BRIEF ::
Count how many lines in the entries below contain the word "wooden". Reply with the number alone.

AVAILABLE RECORDS ::
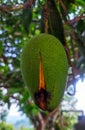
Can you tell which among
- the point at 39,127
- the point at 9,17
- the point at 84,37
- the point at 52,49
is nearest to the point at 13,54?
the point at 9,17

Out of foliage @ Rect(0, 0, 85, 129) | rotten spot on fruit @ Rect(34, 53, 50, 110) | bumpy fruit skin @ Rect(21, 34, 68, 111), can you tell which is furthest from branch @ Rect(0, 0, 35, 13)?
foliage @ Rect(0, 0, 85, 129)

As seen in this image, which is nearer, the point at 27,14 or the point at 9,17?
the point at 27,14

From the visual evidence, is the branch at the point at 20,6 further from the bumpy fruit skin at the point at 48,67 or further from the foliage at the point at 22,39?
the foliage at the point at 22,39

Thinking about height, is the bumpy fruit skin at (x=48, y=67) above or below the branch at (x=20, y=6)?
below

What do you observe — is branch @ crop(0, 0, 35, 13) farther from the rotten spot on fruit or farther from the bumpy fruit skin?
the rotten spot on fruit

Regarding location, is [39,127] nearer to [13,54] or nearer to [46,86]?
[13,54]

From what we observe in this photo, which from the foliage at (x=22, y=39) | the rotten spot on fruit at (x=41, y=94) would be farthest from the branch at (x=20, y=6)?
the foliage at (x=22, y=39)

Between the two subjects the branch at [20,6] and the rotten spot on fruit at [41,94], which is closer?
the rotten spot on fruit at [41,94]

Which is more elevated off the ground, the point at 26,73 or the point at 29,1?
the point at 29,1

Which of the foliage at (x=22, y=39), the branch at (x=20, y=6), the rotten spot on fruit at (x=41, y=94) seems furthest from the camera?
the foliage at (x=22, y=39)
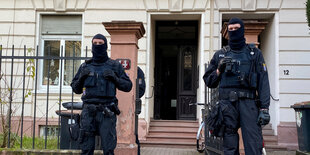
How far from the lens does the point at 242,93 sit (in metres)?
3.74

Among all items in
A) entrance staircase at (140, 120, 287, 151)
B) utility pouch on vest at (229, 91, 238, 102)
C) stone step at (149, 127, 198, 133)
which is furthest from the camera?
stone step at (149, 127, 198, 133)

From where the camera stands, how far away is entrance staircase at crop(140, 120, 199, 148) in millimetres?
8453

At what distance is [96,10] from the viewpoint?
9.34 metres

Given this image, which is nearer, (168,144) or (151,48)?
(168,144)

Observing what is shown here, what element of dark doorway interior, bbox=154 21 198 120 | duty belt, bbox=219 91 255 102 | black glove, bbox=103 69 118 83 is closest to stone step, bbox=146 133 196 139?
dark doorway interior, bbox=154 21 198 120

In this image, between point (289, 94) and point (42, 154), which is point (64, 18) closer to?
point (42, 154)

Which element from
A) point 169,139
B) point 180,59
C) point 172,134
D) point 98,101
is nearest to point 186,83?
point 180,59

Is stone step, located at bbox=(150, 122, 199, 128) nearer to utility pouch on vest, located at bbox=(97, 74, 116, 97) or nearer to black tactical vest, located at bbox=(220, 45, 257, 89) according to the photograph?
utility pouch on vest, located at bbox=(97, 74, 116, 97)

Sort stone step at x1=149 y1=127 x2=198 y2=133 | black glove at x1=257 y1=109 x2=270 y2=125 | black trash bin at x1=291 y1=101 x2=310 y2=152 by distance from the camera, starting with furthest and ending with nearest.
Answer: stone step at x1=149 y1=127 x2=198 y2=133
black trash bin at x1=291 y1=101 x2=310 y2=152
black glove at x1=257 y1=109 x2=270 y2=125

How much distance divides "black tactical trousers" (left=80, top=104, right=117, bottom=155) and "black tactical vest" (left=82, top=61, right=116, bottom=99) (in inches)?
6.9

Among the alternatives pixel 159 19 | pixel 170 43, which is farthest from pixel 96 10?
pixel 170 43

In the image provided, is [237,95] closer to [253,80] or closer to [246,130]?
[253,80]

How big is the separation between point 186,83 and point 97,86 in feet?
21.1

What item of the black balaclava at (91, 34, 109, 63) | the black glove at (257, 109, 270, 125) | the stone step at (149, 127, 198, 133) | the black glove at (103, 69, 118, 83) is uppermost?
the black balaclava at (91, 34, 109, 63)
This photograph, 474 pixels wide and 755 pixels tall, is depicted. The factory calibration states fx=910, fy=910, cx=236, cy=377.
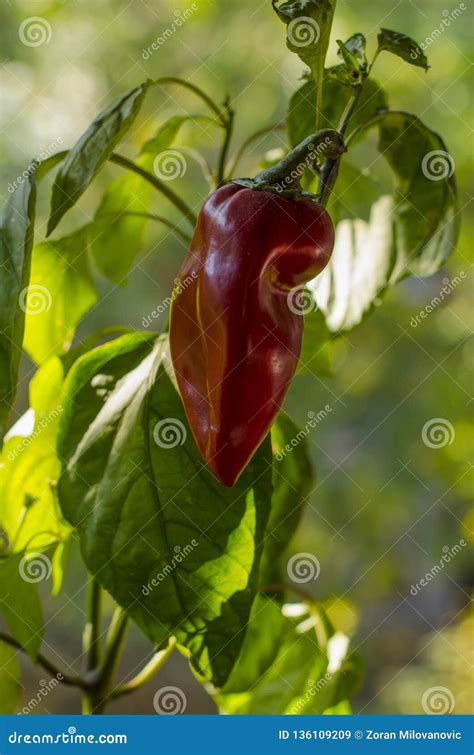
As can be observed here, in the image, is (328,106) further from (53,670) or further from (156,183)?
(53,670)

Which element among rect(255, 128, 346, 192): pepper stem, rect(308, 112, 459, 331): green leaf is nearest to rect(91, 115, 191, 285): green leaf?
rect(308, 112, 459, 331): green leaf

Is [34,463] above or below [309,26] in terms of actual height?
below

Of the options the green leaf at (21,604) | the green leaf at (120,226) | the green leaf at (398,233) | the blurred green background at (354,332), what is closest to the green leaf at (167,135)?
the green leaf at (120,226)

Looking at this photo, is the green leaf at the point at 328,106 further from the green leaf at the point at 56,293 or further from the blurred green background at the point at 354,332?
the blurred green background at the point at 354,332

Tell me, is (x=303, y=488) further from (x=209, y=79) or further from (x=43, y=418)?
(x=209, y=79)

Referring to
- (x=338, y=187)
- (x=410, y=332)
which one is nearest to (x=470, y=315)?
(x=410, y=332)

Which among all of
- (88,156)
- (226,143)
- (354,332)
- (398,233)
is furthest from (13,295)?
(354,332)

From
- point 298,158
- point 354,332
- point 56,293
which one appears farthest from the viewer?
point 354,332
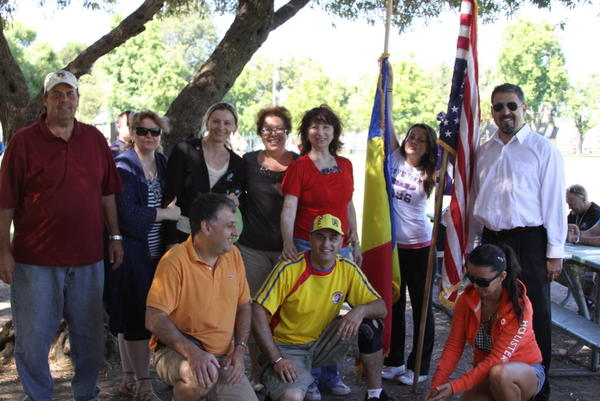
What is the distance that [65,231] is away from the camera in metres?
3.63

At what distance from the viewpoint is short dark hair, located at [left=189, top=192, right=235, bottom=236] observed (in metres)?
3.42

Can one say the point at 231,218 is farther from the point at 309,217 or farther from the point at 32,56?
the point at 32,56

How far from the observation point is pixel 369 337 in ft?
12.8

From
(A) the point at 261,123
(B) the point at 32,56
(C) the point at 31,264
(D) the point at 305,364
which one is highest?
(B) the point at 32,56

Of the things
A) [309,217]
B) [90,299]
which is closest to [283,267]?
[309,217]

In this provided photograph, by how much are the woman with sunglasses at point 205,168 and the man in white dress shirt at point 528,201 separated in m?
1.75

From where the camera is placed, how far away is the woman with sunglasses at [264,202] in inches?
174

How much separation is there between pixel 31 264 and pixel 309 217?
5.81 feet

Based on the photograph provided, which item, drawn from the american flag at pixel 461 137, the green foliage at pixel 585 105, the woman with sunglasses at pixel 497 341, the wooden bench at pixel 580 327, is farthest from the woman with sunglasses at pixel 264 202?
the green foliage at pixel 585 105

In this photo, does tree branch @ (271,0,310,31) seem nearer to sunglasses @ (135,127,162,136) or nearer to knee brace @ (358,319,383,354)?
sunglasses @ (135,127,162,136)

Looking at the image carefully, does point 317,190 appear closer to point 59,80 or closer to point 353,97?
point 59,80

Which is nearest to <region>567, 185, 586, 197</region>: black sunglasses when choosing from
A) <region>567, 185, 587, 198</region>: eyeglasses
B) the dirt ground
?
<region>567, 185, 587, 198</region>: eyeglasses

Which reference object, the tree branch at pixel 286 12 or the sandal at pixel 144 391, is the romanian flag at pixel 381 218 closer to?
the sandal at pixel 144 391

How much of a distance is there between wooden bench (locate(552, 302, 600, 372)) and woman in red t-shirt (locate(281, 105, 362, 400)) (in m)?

REPLY TO THE EXERCISE ::
2